An all-Jewish baseball team tours small-town America in the 1920s, where they battle prejudice on and off the field. Looking to drum up publicity, the team outfits a Negro League ballplayer with a monster’s costume, and advertise him as the scary golem of Jewish legend.

Sturm wrote a graphic-novel biography of Satchel Paige that is terrific. And he’s the coauthor of a graphic novel that teaches kids how to make comics: Adventures in Cartooning (2009).

2003
PEANUT BUTTER & JEREMY’S BEST BOOK EVER!
By James Kochalka

Peanut Butter is a kitten who wears a collar, tie, and fedora (hat) because she thinks she works in an office — which is actually her owner’s home office. Jeremy, a crow who lives in the tree next door, is determined to steal the fedora. Considering how cute their premise is, these stories are remarkably edgy.

2006
BILLY HAZELNUTS
By Tony Millionaire

Becky, a kid scientist, and Billy, a living manikin created out of garbage, travel across the sea to discover where the moon goes when it sets. Along the way, they battle a giant Noah’s Ark toy populated by toy animals, and a flying pirate ship crewed by robotic buccaneer alligators.

* * * * *

- [To be done]
Extend the graphic-novel list past its last entry, beginning after the sentence about the robotic buccaneer alligators.

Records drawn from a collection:
* * * * *

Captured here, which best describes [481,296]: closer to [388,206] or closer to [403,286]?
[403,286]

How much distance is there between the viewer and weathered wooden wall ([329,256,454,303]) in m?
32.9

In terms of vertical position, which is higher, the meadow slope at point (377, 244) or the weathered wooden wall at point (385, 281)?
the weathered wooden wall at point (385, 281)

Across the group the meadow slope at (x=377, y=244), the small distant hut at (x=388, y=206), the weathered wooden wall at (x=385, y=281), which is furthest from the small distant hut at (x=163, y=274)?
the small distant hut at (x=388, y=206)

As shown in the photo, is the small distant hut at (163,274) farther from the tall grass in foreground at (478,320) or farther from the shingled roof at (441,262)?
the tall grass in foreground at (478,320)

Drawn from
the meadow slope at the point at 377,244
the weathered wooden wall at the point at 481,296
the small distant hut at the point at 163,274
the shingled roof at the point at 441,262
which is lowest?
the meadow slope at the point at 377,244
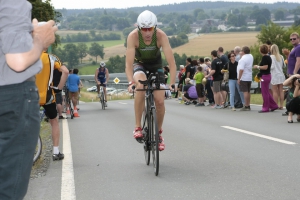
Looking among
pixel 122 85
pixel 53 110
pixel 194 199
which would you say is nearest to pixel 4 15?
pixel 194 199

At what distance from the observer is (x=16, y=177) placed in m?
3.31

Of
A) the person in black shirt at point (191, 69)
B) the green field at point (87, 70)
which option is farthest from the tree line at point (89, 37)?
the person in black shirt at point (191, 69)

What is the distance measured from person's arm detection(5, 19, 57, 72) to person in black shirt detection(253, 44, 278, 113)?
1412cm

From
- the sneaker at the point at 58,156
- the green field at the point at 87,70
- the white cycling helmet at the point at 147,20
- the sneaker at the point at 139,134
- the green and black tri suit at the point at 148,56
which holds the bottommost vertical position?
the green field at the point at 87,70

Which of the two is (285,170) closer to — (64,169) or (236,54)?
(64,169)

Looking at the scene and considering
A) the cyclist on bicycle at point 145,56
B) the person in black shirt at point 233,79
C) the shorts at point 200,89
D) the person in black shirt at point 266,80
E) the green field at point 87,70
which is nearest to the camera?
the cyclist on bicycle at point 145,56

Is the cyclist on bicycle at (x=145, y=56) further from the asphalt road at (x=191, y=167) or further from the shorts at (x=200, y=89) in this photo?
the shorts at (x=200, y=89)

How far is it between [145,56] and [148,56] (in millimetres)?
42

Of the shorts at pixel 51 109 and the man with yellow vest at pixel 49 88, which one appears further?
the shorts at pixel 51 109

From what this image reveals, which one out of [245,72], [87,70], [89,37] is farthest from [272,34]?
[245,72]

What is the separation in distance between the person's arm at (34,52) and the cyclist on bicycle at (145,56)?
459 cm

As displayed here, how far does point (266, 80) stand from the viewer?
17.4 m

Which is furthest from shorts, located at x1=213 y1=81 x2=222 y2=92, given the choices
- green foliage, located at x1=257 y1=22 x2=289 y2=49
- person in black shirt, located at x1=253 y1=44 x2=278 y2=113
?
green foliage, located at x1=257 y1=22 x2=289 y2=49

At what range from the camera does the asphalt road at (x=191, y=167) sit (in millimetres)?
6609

* * * * *

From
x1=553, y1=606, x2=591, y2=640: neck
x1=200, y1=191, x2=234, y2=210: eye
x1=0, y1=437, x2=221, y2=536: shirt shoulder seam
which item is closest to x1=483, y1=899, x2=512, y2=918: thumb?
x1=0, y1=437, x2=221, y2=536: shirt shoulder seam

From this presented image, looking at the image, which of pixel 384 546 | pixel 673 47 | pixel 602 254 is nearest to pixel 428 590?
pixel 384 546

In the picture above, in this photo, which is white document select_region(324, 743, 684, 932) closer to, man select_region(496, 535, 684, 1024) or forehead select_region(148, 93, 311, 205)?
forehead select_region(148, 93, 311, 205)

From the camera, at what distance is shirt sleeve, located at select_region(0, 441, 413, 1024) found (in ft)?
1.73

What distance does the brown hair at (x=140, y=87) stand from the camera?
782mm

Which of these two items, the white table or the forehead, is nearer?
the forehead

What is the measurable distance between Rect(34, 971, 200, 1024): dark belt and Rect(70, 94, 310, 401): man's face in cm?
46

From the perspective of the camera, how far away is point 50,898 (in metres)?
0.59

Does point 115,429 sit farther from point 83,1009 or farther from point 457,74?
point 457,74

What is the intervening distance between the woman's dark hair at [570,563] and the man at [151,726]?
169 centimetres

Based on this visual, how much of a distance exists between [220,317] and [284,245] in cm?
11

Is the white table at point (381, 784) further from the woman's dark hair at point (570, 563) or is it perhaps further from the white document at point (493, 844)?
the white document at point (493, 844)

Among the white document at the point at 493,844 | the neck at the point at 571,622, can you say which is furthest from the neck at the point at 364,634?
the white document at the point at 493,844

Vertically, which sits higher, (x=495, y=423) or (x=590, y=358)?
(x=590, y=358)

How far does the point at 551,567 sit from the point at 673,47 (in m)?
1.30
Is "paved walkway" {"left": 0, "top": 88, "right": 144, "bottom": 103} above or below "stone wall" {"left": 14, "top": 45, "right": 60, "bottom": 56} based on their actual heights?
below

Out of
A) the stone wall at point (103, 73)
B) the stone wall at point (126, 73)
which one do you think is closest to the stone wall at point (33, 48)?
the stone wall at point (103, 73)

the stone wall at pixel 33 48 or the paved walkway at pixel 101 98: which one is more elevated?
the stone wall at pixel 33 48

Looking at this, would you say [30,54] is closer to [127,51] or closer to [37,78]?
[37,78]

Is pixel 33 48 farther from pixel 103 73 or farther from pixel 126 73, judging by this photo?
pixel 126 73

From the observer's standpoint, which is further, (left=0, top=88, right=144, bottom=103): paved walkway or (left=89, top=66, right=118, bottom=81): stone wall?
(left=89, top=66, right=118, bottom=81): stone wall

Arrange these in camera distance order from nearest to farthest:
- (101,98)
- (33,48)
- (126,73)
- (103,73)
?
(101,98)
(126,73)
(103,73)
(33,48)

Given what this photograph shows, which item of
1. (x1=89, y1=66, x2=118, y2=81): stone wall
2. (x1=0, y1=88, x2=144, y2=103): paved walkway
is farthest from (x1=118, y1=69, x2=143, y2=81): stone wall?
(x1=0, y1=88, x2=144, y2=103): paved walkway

* * * * *

- [Written answer]
Tony Millionaire’s Sock Monkey books for younger kids are gorgeous and strange, too.

2006
THE ARRIVAL
By Shaun Tan

In this wordless story, a lone immigrant leaves his family (who are threatened by dark shapes)and homeland, and journeys to a beautiful city in a new land where he struggles to find friends and work. His profound bewilderment is symbolized by, for example, floating elevators, dog-sized hermit crabs, and an unreadable alphabet made up of random shapes.

Tan’s 2011 collection Lost and Found offers three more great stories.

2006–2009 series
THE FOG MOUND
Written by Susan Schade, illustrated by Jon Buller

Thelonious is a chipmunk who explores a post-apocalyptic world in which humans are a legend. Over the course of the trilogy — each installment of which is part novel, part graphic novel — he gathers friends, discovers a peaceful animal commune known as Fog Mound, battles ratminks, and investigates the true cause of the humans’ disappearance. Too bad all novels aren’t part graphic novel, like this one — it’s pretty cool.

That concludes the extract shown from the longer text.